I identified with the amphibian - the creature that can live
in two realms and so the poem was called "Song of the
Frogs". In if the protagonist, separated from God, and
most painfully conscious of the exclusion, finally after
a series of "falls" winds up re-united with his
beloved deity as a "sore on God's right thigh".
And so, upon the aesthetic template of gothic expressionism
I laid a story
of the outcast, the overwhelmed, the stunned, the reviled.
The drawn work consists of a series of cycles or "spirals" of
attempts at re-integration. There are the profane "weddings",
the secular "resurrections", the "sinkers",
and possibly the most disturbing, the "premonitions".

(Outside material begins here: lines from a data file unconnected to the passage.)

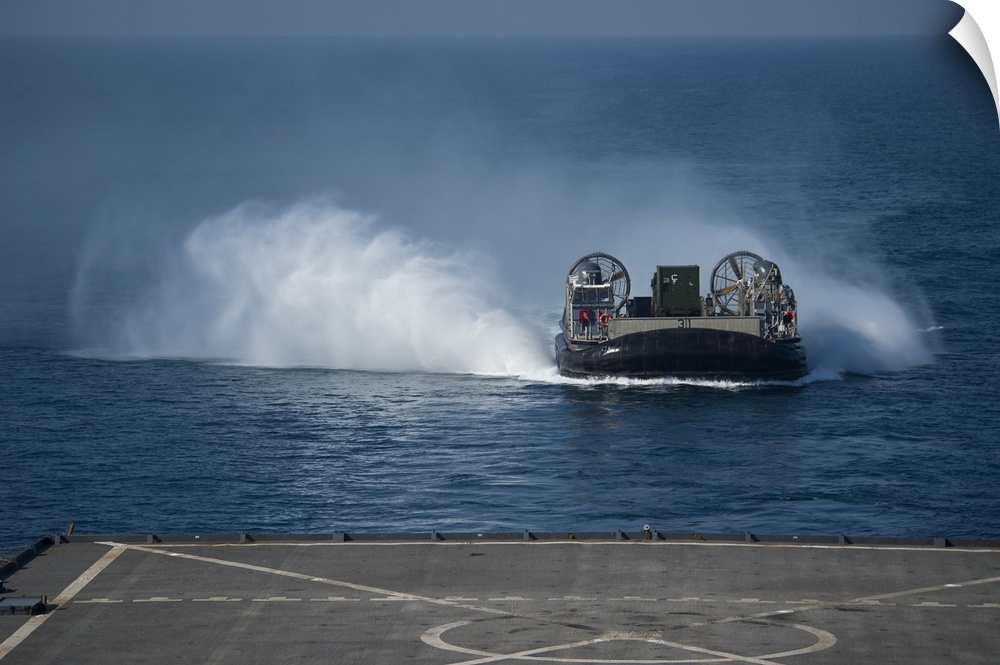 Arabian Gulf, December 10, 2014 - A Landing Craft Air Cushion makes its approach to the well deck of the amphibious dock l...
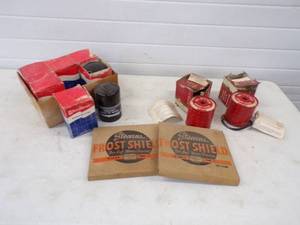 lot 27 image: Antique Auto Parts 2 Rare Stearns Frost Sheilds, 2 Firestone and 6 Marine Oil Filters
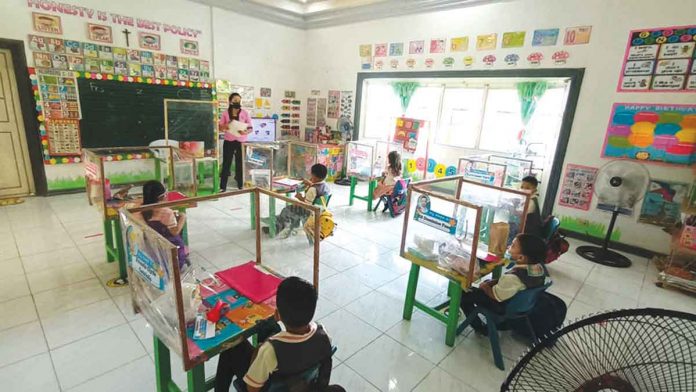 Learners observe physical distancing while attending classes at the Oxmont Memorial Academy in Calinog, Iloilo.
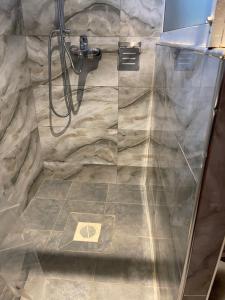 a bathroom with a shower with a glass door at BAZY SUITEs in Kampala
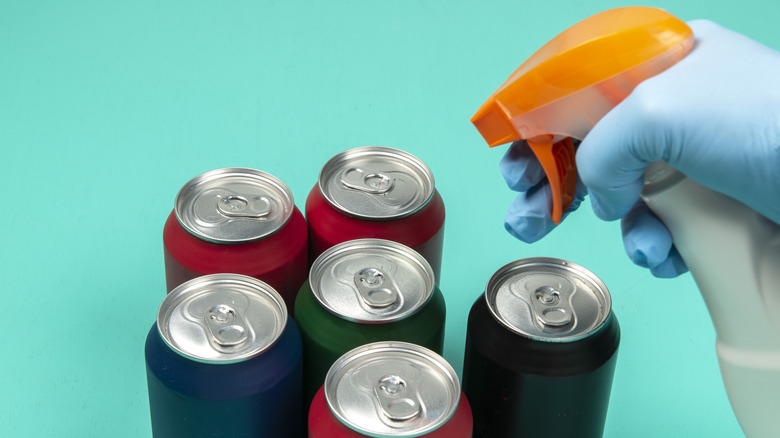 A spray gun and several soda cans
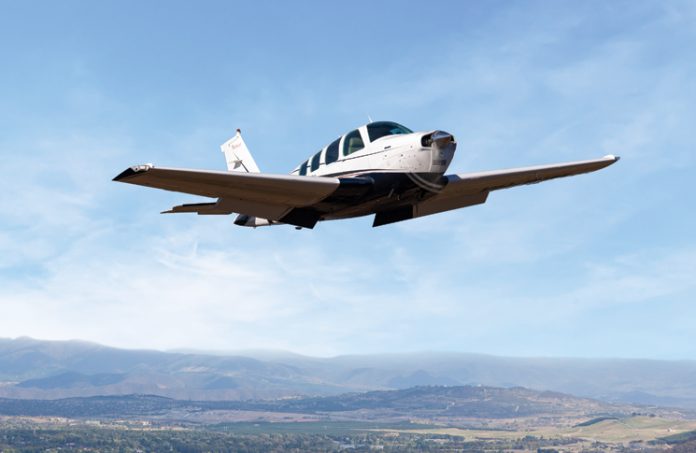 Aircraft flying over land in the sky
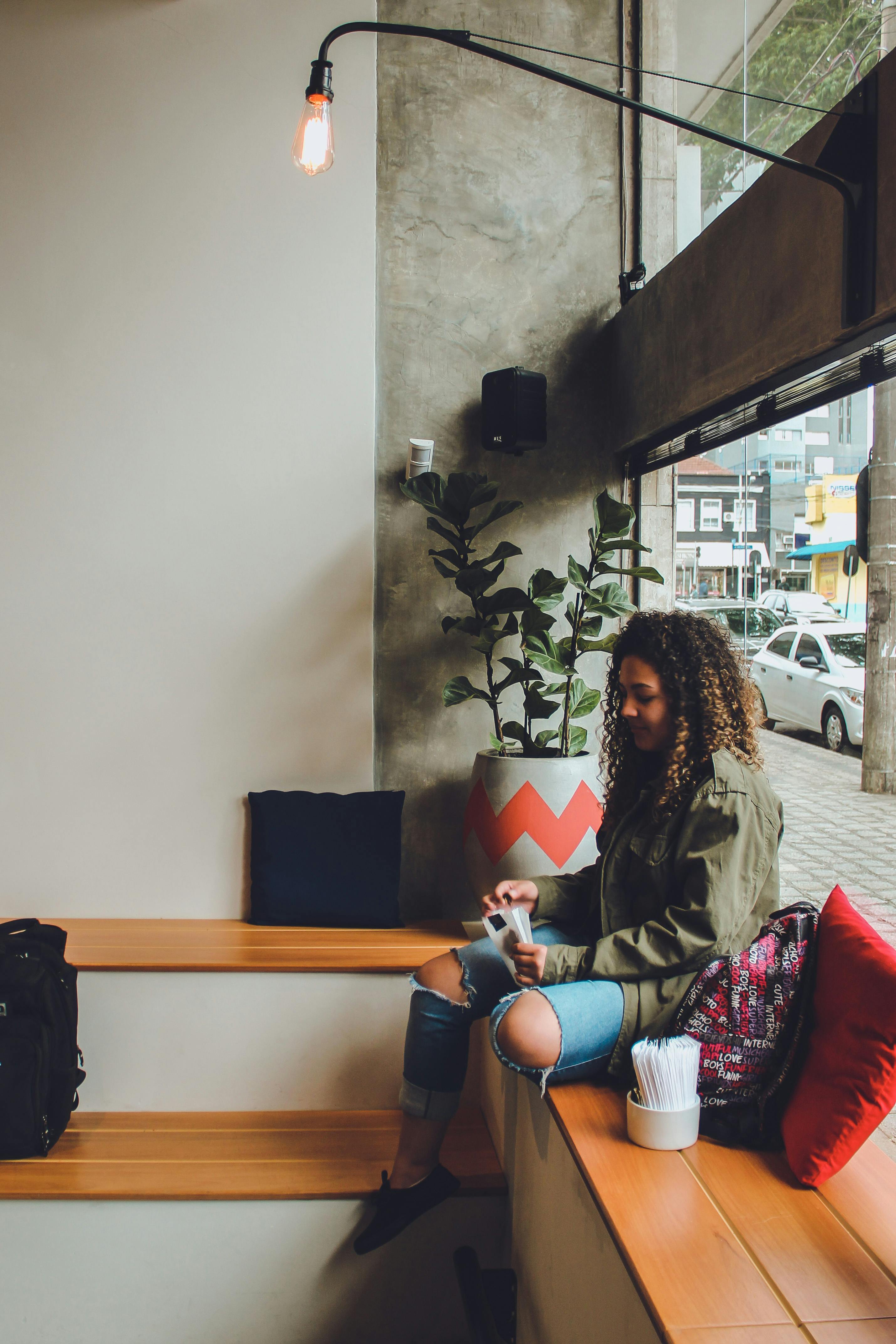 在一家拥有现代内饰和日光氛围的时尚咖啡馆里，一名年轻女子正在放松阅读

The work ends with images of an empty grave, a skull with
a flowering gamete issuing a 'song', a pronouncement laid
onto
an unfinished drawing and a 'cancelled' drawing. All indicators
of resolutions and movement forward - a very positive stance.
The
work was shown at P.C.V.A in 1982, Portland, Oregon. In
Soho, New York, 1985 at the Artist's Space. In Portland
again
in 1994 at Jamison Thomas Gallery. And in 1996 at Space
743 in San Francisco. Each time it evolved. The work was
sold
in 1997 and at that point must be considered finished.